One factor that may, at least in part, be driving the difference between diabetes and mental health care planning is the payments available to GPs through the Practice Incentives Program (PIP). The additional payments available to accredited practices for the completion of annual cycles of care for people with diabetes, including monitoring of key physical indicators such as HbA1c and provision of health education, provide a specific, incentivised guide for ongoing management (Australian Government 2013) and facilitate investment in dedicated diabetes management infrastructure, such as nurses to manage recall and review. Although completion of the required activities to claim PIP payments does not guarantee quality care, this system does increase the emphasis on care plans as ongoing health management tools rather than elaborate referral systems. While mental health outcome measurement tools as indicators of progress are not as clear as a simple blood test, an opportunity exists to shift the focus of assessment and review in mental health care planning. At present, the emphasis is on access, but there is an opportunity to fully leverage the existing funding mechanisms, or perhaps create incentives that parallel those for physical conditions, to ensure that mental health care planning meets its potential and the expectations of consumers for ongoing management.

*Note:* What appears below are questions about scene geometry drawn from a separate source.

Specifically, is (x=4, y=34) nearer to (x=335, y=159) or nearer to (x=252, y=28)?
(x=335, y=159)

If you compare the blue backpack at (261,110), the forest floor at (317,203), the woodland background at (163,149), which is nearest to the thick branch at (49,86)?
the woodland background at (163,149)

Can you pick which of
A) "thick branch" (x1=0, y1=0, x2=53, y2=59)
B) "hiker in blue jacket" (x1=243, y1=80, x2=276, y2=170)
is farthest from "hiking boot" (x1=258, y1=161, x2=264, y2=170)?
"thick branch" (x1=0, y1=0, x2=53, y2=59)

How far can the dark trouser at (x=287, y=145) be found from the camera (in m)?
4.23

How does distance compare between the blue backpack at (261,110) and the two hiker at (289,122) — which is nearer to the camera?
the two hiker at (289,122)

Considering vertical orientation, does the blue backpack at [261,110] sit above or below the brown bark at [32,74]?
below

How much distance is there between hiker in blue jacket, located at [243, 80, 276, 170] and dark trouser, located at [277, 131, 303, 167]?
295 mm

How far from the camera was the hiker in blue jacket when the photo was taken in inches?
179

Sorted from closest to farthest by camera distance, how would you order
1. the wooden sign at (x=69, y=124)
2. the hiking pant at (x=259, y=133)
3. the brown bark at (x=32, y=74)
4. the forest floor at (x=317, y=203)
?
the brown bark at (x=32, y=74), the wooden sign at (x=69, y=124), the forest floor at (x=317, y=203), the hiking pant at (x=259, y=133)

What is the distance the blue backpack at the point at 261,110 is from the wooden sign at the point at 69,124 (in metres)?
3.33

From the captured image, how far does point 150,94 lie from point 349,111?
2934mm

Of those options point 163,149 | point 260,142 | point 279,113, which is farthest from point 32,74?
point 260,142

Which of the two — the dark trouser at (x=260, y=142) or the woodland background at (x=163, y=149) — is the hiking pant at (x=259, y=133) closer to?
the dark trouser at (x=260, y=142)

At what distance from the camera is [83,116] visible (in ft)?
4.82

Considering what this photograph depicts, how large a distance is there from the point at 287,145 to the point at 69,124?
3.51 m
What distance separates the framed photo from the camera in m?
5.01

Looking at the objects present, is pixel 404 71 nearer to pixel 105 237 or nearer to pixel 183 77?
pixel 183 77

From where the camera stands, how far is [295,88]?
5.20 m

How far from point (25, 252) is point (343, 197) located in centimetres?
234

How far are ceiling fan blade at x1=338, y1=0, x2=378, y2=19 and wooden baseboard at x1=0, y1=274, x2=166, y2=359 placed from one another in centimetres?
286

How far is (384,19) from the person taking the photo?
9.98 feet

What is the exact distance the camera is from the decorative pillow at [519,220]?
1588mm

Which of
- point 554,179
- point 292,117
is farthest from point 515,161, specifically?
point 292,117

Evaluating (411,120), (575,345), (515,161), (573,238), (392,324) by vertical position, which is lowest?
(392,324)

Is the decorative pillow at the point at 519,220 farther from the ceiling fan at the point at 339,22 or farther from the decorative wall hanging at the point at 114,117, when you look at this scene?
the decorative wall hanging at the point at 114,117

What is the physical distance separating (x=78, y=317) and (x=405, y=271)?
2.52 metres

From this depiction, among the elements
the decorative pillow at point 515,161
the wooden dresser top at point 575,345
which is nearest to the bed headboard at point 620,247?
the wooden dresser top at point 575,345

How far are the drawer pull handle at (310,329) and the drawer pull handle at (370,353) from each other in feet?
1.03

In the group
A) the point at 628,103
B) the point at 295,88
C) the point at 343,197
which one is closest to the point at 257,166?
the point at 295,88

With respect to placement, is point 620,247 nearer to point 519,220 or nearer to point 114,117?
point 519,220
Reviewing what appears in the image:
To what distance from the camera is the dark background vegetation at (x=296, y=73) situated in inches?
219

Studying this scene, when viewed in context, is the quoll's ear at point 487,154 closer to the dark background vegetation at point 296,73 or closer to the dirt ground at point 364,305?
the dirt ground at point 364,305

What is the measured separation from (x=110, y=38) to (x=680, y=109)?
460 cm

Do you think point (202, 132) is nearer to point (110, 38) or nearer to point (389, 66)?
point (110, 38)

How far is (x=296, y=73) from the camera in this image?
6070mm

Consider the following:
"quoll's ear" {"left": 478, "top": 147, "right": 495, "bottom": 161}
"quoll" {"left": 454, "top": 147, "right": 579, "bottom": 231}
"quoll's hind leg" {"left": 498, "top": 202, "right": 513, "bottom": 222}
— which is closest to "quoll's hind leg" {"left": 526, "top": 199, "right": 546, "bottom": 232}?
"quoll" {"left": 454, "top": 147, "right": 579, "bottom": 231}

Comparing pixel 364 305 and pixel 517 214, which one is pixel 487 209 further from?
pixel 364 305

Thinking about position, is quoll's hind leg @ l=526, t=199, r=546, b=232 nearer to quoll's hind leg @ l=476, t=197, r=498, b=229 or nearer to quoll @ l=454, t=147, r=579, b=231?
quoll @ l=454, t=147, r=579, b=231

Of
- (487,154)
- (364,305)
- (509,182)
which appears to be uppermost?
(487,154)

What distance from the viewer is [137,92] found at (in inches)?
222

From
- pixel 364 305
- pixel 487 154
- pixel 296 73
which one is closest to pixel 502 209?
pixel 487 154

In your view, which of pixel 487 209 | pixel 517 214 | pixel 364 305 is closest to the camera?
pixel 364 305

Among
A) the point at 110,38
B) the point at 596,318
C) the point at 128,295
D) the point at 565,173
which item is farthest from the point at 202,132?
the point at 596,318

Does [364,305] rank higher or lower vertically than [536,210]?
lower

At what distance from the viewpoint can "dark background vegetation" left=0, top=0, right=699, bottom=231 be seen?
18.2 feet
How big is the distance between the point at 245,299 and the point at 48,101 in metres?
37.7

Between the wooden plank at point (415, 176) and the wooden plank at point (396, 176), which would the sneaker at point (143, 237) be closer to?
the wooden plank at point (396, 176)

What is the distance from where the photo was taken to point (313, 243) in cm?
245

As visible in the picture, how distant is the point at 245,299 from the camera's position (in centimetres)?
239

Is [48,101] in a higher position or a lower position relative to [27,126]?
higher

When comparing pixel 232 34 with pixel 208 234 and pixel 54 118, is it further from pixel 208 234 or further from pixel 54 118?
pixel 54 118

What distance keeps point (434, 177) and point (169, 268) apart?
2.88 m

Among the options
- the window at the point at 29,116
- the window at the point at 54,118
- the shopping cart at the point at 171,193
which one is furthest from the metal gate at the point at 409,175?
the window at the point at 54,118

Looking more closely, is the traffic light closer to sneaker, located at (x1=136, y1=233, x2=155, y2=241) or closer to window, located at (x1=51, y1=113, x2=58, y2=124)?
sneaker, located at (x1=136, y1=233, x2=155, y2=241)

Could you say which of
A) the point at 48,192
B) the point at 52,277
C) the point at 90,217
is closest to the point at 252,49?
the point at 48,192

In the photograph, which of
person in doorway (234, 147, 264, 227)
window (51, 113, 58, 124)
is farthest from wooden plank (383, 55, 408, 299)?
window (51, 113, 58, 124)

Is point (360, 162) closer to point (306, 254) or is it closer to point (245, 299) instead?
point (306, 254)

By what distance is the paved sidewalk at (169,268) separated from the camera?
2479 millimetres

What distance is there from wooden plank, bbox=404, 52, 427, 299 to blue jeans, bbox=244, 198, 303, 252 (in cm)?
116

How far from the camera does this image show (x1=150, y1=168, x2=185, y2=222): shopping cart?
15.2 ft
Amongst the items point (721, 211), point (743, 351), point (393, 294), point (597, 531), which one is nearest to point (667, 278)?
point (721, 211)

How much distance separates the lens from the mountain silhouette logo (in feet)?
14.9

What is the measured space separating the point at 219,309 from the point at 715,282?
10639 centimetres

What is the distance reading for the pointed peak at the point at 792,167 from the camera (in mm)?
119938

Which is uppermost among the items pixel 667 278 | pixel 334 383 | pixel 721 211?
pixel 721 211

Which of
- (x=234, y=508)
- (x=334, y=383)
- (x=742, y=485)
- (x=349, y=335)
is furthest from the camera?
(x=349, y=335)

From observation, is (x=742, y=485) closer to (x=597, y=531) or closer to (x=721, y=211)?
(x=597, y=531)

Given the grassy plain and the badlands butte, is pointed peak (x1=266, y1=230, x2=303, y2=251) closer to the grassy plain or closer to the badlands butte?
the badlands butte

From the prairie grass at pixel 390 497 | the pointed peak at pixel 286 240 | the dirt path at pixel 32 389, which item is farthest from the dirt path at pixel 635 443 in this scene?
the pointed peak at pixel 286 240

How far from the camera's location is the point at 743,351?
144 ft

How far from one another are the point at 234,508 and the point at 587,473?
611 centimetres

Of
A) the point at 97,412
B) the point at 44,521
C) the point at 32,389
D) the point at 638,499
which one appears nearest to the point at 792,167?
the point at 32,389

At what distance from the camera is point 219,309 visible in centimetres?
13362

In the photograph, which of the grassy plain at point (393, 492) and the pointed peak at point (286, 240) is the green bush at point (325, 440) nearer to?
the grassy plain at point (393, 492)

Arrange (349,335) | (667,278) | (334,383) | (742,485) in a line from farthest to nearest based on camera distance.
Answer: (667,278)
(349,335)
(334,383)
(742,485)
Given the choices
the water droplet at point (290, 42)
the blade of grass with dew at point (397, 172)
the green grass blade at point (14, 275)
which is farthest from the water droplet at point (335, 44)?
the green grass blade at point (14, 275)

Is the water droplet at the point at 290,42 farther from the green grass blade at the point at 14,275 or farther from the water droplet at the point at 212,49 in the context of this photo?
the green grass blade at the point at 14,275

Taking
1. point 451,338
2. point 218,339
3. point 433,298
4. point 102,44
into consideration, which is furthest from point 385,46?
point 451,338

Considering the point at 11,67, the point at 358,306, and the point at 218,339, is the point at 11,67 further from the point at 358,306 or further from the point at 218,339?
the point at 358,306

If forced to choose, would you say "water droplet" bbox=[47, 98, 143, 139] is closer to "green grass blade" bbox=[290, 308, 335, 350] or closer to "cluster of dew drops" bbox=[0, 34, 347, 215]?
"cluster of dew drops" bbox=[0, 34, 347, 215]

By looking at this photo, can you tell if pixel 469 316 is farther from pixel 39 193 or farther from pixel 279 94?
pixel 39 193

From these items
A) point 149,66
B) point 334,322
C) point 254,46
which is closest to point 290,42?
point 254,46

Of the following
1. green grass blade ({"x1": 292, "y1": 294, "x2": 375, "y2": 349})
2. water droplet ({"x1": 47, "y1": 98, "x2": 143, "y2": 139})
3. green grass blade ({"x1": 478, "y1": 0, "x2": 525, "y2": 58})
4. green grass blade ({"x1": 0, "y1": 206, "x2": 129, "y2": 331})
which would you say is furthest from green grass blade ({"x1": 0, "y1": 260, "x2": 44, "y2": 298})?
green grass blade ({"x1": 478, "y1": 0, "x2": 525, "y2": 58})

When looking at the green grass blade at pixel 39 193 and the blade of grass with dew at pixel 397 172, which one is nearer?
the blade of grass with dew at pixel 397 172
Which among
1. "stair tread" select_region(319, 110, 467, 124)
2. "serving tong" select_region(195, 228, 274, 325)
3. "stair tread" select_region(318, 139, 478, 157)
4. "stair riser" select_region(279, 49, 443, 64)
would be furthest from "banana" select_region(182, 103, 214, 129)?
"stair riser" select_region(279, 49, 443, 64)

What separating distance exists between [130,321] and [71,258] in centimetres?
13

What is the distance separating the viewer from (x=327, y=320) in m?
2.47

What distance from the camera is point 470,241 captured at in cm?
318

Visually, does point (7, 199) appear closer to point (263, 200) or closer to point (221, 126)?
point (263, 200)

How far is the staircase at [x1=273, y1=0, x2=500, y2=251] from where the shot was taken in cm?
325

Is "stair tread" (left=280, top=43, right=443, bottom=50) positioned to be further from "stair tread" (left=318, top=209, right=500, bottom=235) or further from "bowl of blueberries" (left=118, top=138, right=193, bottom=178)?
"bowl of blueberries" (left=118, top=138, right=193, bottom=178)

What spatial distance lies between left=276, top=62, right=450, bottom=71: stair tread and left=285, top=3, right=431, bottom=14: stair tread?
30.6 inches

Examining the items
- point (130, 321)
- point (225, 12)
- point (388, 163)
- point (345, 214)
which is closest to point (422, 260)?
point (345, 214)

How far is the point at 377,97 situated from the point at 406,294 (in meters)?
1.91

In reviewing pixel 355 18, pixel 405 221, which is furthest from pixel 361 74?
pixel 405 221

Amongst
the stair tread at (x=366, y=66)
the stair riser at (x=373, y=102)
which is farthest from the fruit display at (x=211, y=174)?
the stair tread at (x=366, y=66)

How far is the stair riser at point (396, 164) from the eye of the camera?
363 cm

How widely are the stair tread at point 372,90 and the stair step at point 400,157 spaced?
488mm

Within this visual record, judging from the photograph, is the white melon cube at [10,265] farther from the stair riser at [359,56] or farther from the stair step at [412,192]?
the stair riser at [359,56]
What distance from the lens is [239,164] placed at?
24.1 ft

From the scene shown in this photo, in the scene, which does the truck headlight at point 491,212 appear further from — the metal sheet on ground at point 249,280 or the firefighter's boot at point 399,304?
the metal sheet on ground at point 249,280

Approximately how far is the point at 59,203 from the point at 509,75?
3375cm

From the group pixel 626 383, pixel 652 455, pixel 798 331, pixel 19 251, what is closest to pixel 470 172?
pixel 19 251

Strengths of this study include the use of a national and representative dataset of GP encounters, examination of a 10-year time period, a comparative focus between physical and mental disorders, and supplementing administrative data with consumer experience data. Limitations include the small sample size obtained in the online survey of consumer experience, particularly for consumers with experience of diabetes care plans. This may be due to the short timeframe in which the survey was open and the inclusion of a physical health condition within a study primarily focussed on mental health. The focus on encounters with GPs also did not allow examination of the broader general practice infrastructure, such as the involvement of nurses in care planning and management. Finally, the rates of uptake of the care plans created is not known, which may have affected the rates of review.


Conclusion

Rates of care plan creation indicate a proliferation in the uptake of mental health care plans for people with common mental disorders, but identify a significant gap faced by people with complex, less prevalent mental disorders. Rates of care plan review and consumer experience data suggest that care planning may function differently for people with chronic mental and physical disorders. For those with mental health care plans, they appear to function well in terms of increasing access to multidisciplinary care, but do not appear to result in a truly collaborative approach involving shared decision-making and enhanced quality of care over time. This is at odds with the principles of contemporary mental health policy in Australia and may reflect systemic shortcomings in the implementation of care planning for mental health.


Conflicts of interests

The authors declare that they have no conflicts of interest.



Acknowledgements

The authors thank Jennie Walker for her assistance with data analysis. At the time of the study, M. Banfield was the recipient of an Australian Research Council Discovery Early Career Researcher Award (DE150100637) funded by the Australian Government.